She came into the room like a candle burning with a cold, clear flame. ...She was not a tall woman, but shapely, wearing a black dress with a plunging neckline and a slash in one side that showed off a generous portion of pale thigh. Black gloves covered her hands to above the elbows, and her three-hundred-dollar shoes [*SQUEEE*] were a study in high-heeled torture devices...
Um, what's not to like? The *squeee* was added by me, by the way.
Anyway, as I said, I loved the book. Good pacing and action kept this an enjoyable read, but then, at the very end, the author referenced a most profound poem, and I was mightily impressed.
Falcons and falconers.
The centre cannot hold.
Yeats had some kooky ideas, but The Second Coming seems eerily prescient. He believed the world was a gyre, a great spiral which would become increasingly unstable until-- at the end of the second millennium-- things would hie themselves to a fiery place in the conveyance of a woven basket. Turning in a widening gyre, the falcon flies up and away from the falconer and cannot hear him call for the return to its base. The falcon and falconer represent the primitive self and the intellect, with the former no longer governed by the wisdom of the latter. Things fall apart, the centre cannot hold. A structure with no core can not be stable. The wild outward spirals of the falcon only make for more instability. What a mess.
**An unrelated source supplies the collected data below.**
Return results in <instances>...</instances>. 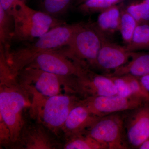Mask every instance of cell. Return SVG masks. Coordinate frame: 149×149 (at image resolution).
<instances>
[{
  "label": "cell",
  "mask_w": 149,
  "mask_h": 149,
  "mask_svg": "<svg viewBox=\"0 0 149 149\" xmlns=\"http://www.w3.org/2000/svg\"><path fill=\"white\" fill-rule=\"evenodd\" d=\"M125 8L138 24H149V5L145 0L131 4Z\"/></svg>",
  "instance_id": "cell-22"
},
{
  "label": "cell",
  "mask_w": 149,
  "mask_h": 149,
  "mask_svg": "<svg viewBox=\"0 0 149 149\" xmlns=\"http://www.w3.org/2000/svg\"><path fill=\"white\" fill-rule=\"evenodd\" d=\"M149 74V51L133 52L130 60L114 71L104 74L108 76L129 75L140 78Z\"/></svg>",
  "instance_id": "cell-15"
},
{
  "label": "cell",
  "mask_w": 149,
  "mask_h": 149,
  "mask_svg": "<svg viewBox=\"0 0 149 149\" xmlns=\"http://www.w3.org/2000/svg\"><path fill=\"white\" fill-rule=\"evenodd\" d=\"M28 67L63 76H79L85 68L57 50L39 54L26 67Z\"/></svg>",
  "instance_id": "cell-9"
},
{
  "label": "cell",
  "mask_w": 149,
  "mask_h": 149,
  "mask_svg": "<svg viewBox=\"0 0 149 149\" xmlns=\"http://www.w3.org/2000/svg\"><path fill=\"white\" fill-rule=\"evenodd\" d=\"M123 129L128 149H139L149 138V102L125 111Z\"/></svg>",
  "instance_id": "cell-8"
},
{
  "label": "cell",
  "mask_w": 149,
  "mask_h": 149,
  "mask_svg": "<svg viewBox=\"0 0 149 149\" xmlns=\"http://www.w3.org/2000/svg\"><path fill=\"white\" fill-rule=\"evenodd\" d=\"M108 77L111 78L114 83L117 95L124 97H134L133 96L128 82L123 76H113Z\"/></svg>",
  "instance_id": "cell-24"
},
{
  "label": "cell",
  "mask_w": 149,
  "mask_h": 149,
  "mask_svg": "<svg viewBox=\"0 0 149 149\" xmlns=\"http://www.w3.org/2000/svg\"><path fill=\"white\" fill-rule=\"evenodd\" d=\"M139 149H149V138L141 144Z\"/></svg>",
  "instance_id": "cell-28"
},
{
  "label": "cell",
  "mask_w": 149,
  "mask_h": 149,
  "mask_svg": "<svg viewBox=\"0 0 149 149\" xmlns=\"http://www.w3.org/2000/svg\"><path fill=\"white\" fill-rule=\"evenodd\" d=\"M121 10L117 5L100 13L97 21L92 24L101 36L107 37L119 31Z\"/></svg>",
  "instance_id": "cell-16"
},
{
  "label": "cell",
  "mask_w": 149,
  "mask_h": 149,
  "mask_svg": "<svg viewBox=\"0 0 149 149\" xmlns=\"http://www.w3.org/2000/svg\"><path fill=\"white\" fill-rule=\"evenodd\" d=\"M139 78L144 88L149 93V74Z\"/></svg>",
  "instance_id": "cell-27"
},
{
  "label": "cell",
  "mask_w": 149,
  "mask_h": 149,
  "mask_svg": "<svg viewBox=\"0 0 149 149\" xmlns=\"http://www.w3.org/2000/svg\"><path fill=\"white\" fill-rule=\"evenodd\" d=\"M104 38L92 24L82 23L68 44L64 48L57 50L80 65L95 69L98 54Z\"/></svg>",
  "instance_id": "cell-4"
},
{
  "label": "cell",
  "mask_w": 149,
  "mask_h": 149,
  "mask_svg": "<svg viewBox=\"0 0 149 149\" xmlns=\"http://www.w3.org/2000/svg\"><path fill=\"white\" fill-rule=\"evenodd\" d=\"M30 94L9 70L0 72V120L6 125L10 134L11 148H18L27 121L24 113L30 109Z\"/></svg>",
  "instance_id": "cell-1"
},
{
  "label": "cell",
  "mask_w": 149,
  "mask_h": 149,
  "mask_svg": "<svg viewBox=\"0 0 149 149\" xmlns=\"http://www.w3.org/2000/svg\"><path fill=\"white\" fill-rule=\"evenodd\" d=\"M121 0H87L78 6L80 12L85 14L101 13L103 11L118 4Z\"/></svg>",
  "instance_id": "cell-21"
},
{
  "label": "cell",
  "mask_w": 149,
  "mask_h": 149,
  "mask_svg": "<svg viewBox=\"0 0 149 149\" xmlns=\"http://www.w3.org/2000/svg\"><path fill=\"white\" fill-rule=\"evenodd\" d=\"M138 25L135 19L128 13L125 8L121 10L119 31L123 42L126 45L125 46L131 42Z\"/></svg>",
  "instance_id": "cell-20"
},
{
  "label": "cell",
  "mask_w": 149,
  "mask_h": 149,
  "mask_svg": "<svg viewBox=\"0 0 149 149\" xmlns=\"http://www.w3.org/2000/svg\"><path fill=\"white\" fill-rule=\"evenodd\" d=\"M58 137L44 125L36 121L27 123L24 126L17 148L51 149L59 148Z\"/></svg>",
  "instance_id": "cell-11"
},
{
  "label": "cell",
  "mask_w": 149,
  "mask_h": 149,
  "mask_svg": "<svg viewBox=\"0 0 149 149\" xmlns=\"http://www.w3.org/2000/svg\"><path fill=\"white\" fill-rule=\"evenodd\" d=\"M8 13L11 15L14 21L44 25L51 29L64 24L47 13L30 8L26 5L23 0H19L14 3Z\"/></svg>",
  "instance_id": "cell-14"
},
{
  "label": "cell",
  "mask_w": 149,
  "mask_h": 149,
  "mask_svg": "<svg viewBox=\"0 0 149 149\" xmlns=\"http://www.w3.org/2000/svg\"><path fill=\"white\" fill-rule=\"evenodd\" d=\"M145 1L149 5V0H145Z\"/></svg>",
  "instance_id": "cell-30"
},
{
  "label": "cell",
  "mask_w": 149,
  "mask_h": 149,
  "mask_svg": "<svg viewBox=\"0 0 149 149\" xmlns=\"http://www.w3.org/2000/svg\"><path fill=\"white\" fill-rule=\"evenodd\" d=\"M100 118L91 112L80 100L70 112L62 129L65 141L85 133Z\"/></svg>",
  "instance_id": "cell-13"
},
{
  "label": "cell",
  "mask_w": 149,
  "mask_h": 149,
  "mask_svg": "<svg viewBox=\"0 0 149 149\" xmlns=\"http://www.w3.org/2000/svg\"><path fill=\"white\" fill-rule=\"evenodd\" d=\"M87 1V0H76L75 4H76V5L78 6L80 4L84 2L85 1Z\"/></svg>",
  "instance_id": "cell-29"
},
{
  "label": "cell",
  "mask_w": 149,
  "mask_h": 149,
  "mask_svg": "<svg viewBox=\"0 0 149 149\" xmlns=\"http://www.w3.org/2000/svg\"><path fill=\"white\" fill-rule=\"evenodd\" d=\"M81 24H64L54 27L32 45L5 55L13 74L17 76L19 71L31 63L39 54L66 46Z\"/></svg>",
  "instance_id": "cell-2"
},
{
  "label": "cell",
  "mask_w": 149,
  "mask_h": 149,
  "mask_svg": "<svg viewBox=\"0 0 149 149\" xmlns=\"http://www.w3.org/2000/svg\"><path fill=\"white\" fill-rule=\"evenodd\" d=\"M128 82L133 96L149 102V93L141 84L139 78L131 75H123Z\"/></svg>",
  "instance_id": "cell-23"
},
{
  "label": "cell",
  "mask_w": 149,
  "mask_h": 149,
  "mask_svg": "<svg viewBox=\"0 0 149 149\" xmlns=\"http://www.w3.org/2000/svg\"><path fill=\"white\" fill-rule=\"evenodd\" d=\"M125 111L100 117L85 133L104 144L108 149H128L123 129Z\"/></svg>",
  "instance_id": "cell-6"
},
{
  "label": "cell",
  "mask_w": 149,
  "mask_h": 149,
  "mask_svg": "<svg viewBox=\"0 0 149 149\" xmlns=\"http://www.w3.org/2000/svg\"><path fill=\"white\" fill-rule=\"evenodd\" d=\"M16 76L31 96L47 97L62 94V88L72 94L71 85L75 76H61L28 67L19 71Z\"/></svg>",
  "instance_id": "cell-5"
},
{
  "label": "cell",
  "mask_w": 149,
  "mask_h": 149,
  "mask_svg": "<svg viewBox=\"0 0 149 149\" xmlns=\"http://www.w3.org/2000/svg\"><path fill=\"white\" fill-rule=\"evenodd\" d=\"M31 98L30 116L58 137L70 112L82 99L70 93L47 97L32 96Z\"/></svg>",
  "instance_id": "cell-3"
},
{
  "label": "cell",
  "mask_w": 149,
  "mask_h": 149,
  "mask_svg": "<svg viewBox=\"0 0 149 149\" xmlns=\"http://www.w3.org/2000/svg\"><path fill=\"white\" fill-rule=\"evenodd\" d=\"M81 102L100 117L134 109L148 102L136 97H124L117 94L81 99Z\"/></svg>",
  "instance_id": "cell-10"
},
{
  "label": "cell",
  "mask_w": 149,
  "mask_h": 149,
  "mask_svg": "<svg viewBox=\"0 0 149 149\" xmlns=\"http://www.w3.org/2000/svg\"><path fill=\"white\" fill-rule=\"evenodd\" d=\"M125 46L131 52L149 51V24H139L131 42Z\"/></svg>",
  "instance_id": "cell-19"
},
{
  "label": "cell",
  "mask_w": 149,
  "mask_h": 149,
  "mask_svg": "<svg viewBox=\"0 0 149 149\" xmlns=\"http://www.w3.org/2000/svg\"><path fill=\"white\" fill-rule=\"evenodd\" d=\"M63 148L65 149H108L105 145L85 133L70 137L66 140Z\"/></svg>",
  "instance_id": "cell-18"
},
{
  "label": "cell",
  "mask_w": 149,
  "mask_h": 149,
  "mask_svg": "<svg viewBox=\"0 0 149 149\" xmlns=\"http://www.w3.org/2000/svg\"><path fill=\"white\" fill-rule=\"evenodd\" d=\"M13 3V0H0V6L8 13L11 9Z\"/></svg>",
  "instance_id": "cell-26"
},
{
  "label": "cell",
  "mask_w": 149,
  "mask_h": 149,
  "mask_svg": "<svg viewBox=\"0 0 149 149\" xmlns=\"http://www.w3.org/2000/svg\"><path fill=\"white\" fill-rule=\"evenodd\" d=\"M14 22L11 15L0 6V47L6 56L10 53V42L13 38Z\"/></svg>",
  "instance_id": "cell-17"
},
{
  "label": "cell",
  "mask_w": 149,
  "mask_h": 149,
  "mask_svg": "<svg viewBox=\"0 0 149 149\" xmlns=\"http://www.w3.org/2000/svg\"><path fill=\"white\" fill-rule=\"evenodd\" d=\"M72 90L73 94L82 99L116 95L110 77L98 74L89 68H85L79 76L74 77Z\"/></svg>",
  "instance_id": "cell-7"
},
{
  "label": "cell",
  "mask_w": 149,
  "mask_h": 149,
  "mask_svg": "<svg viewBox=\"0 0 149 149\" xmlns=\"http://www.w3.org/2000/svg\"><path fill=\"white\" fill-rule=\"evenodd\" d=\"M70 1L71 0H44V7L49 13H58L65 10Z\"/></svg>",
  "instance_id": "cell-25"
},
{
  "label": "cell",
  "mask_w": 149,
  "mask_h": 149,
  "mask_svg": "<svg viewBox=\"0 0 149 149\" xmlns=\"http://www.w3.org/2000/svg\"><path fill=\"white\" fill-rule=\"evenodd\" d=\"M132 53L126 46L112 42L104 38L98 54L95 69L103 71V74L111 73L127 63Z\"/></svg>",
  "instance_id": "cell-12"
}]
</instances>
Then again, Yeats was living at the end of a century, and in such times, people always consider their moment pregnant with gravity and potential for as-yet-untold degrees of horror and misery. Probably means nothing at all, but it sounds mighty pretty.
Stop me now. I'll type for hours. Anyhoo. What was the point? Oh, yeah: read The Dresden Files. You'll like 'em.
The Second Coming
Turning and turning in the widening gyre
The falcon cannot hear the falconer;
Things fall apart; the centre cannot hold;
Mere anarchy is loosed upon the world,
The blood-dimmed tide is loosed, and everywhere
The ceremony of innocence is drowned;
The best lack all conviction, while the worst
Are full of passionate intensity.
Surely some revelation is at hand;
Surely the Second Coming is at hand.
The Second Coming! Hardly are those words out
When a vast image out of Spiritus Mundi
Troubles my sight: somewhere in sands of the desert
A shape with lion body and the head of a man,
A gaze blank and pitiless as the sun,
Is moving its slow thighs, while all around it
Reel shadows of the indignant desert birds.
The darkness drops again; but now I know
That twenty centuries of stony sleep
Were vexed to nightmare by a rocking cradle,
And what rough beast, its hour come round at last,
Slouches towards Bethlehem to be born?